LLMInference¶
LLMInference is a step that performs direct language model inference, sending prompts to AI models and capturing their responses. It provides the core interface for integrating large language models into QType workflows, supporting both simple text generation and complex conversational interactions.
LLMInference steps can maintain conversation context through memory, apply system prompts for role-setting, and process inputs/outputs concurrently when configured.
Key Principles¶
Explicit Variable Declaration¶
All inputs and outputs must be declared in the flow's variables section and referenced by ID:
flows:
- type: Flow
id: my_flow
variables:
- id: user_prompt
type: text
- id: ai_response
type: text
steps:
- type: LLMInference
id: llm_step
model: gpt4
inputs:
- user_prompt # References declared variable
outputs:
- ai_response
Model Reference by ID¶
The model field references a model by its ID (as a string):
models:
- type: Model
id: gpt4
provider: openai
flows:
- steps:
- type: LLMInference
model: gpt4 # String reference to model ID
Rules and Behaviors¶
- Required Model: The
modelfield is mandatory and must reference a model ID defined in the application. - Required Variables: All inputs and outputs must be declared in the flow's
variablessection. - Memory Integration: Can optionally reference a Memory object by ID to maintain conversation history and context.

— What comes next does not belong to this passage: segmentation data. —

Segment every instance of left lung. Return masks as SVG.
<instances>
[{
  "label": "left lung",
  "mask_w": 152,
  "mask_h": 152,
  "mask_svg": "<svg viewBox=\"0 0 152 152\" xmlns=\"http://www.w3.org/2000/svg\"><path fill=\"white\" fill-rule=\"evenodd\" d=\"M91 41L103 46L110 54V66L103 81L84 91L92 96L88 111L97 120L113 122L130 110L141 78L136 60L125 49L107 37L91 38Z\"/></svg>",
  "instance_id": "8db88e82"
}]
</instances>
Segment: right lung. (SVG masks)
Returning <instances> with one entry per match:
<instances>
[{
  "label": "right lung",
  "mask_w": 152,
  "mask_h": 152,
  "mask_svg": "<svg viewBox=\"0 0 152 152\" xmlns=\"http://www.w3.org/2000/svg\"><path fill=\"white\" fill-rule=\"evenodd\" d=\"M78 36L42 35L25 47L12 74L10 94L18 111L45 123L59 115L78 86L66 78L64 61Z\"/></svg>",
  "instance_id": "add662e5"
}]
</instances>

- System Message: Optional
system_messagefield sets the AI's role and behavior context. - Concurrency Support: Supports
concurrency_configfor processing multiple inputs concurrently.
LLMInference¶
Defines a step that performs inference using a language model. It can take input variables and produce output variables based on the model's response.
- type (
Literal): (No documentation available.) - memory (
Reference[Memory] | str | None): A reference to a Memory object to retain context across interactions. - model (
Reference[Model] | str): The model to use for inference. - system_message (
str | None): Optional system message to set the context for the model.
Related Concepts¶
LLMInference steps require Model configurations, may use Memory for context retention, often consume output from PromptTemplate steps, and are extended by Agent steps for tool-enabled interactions.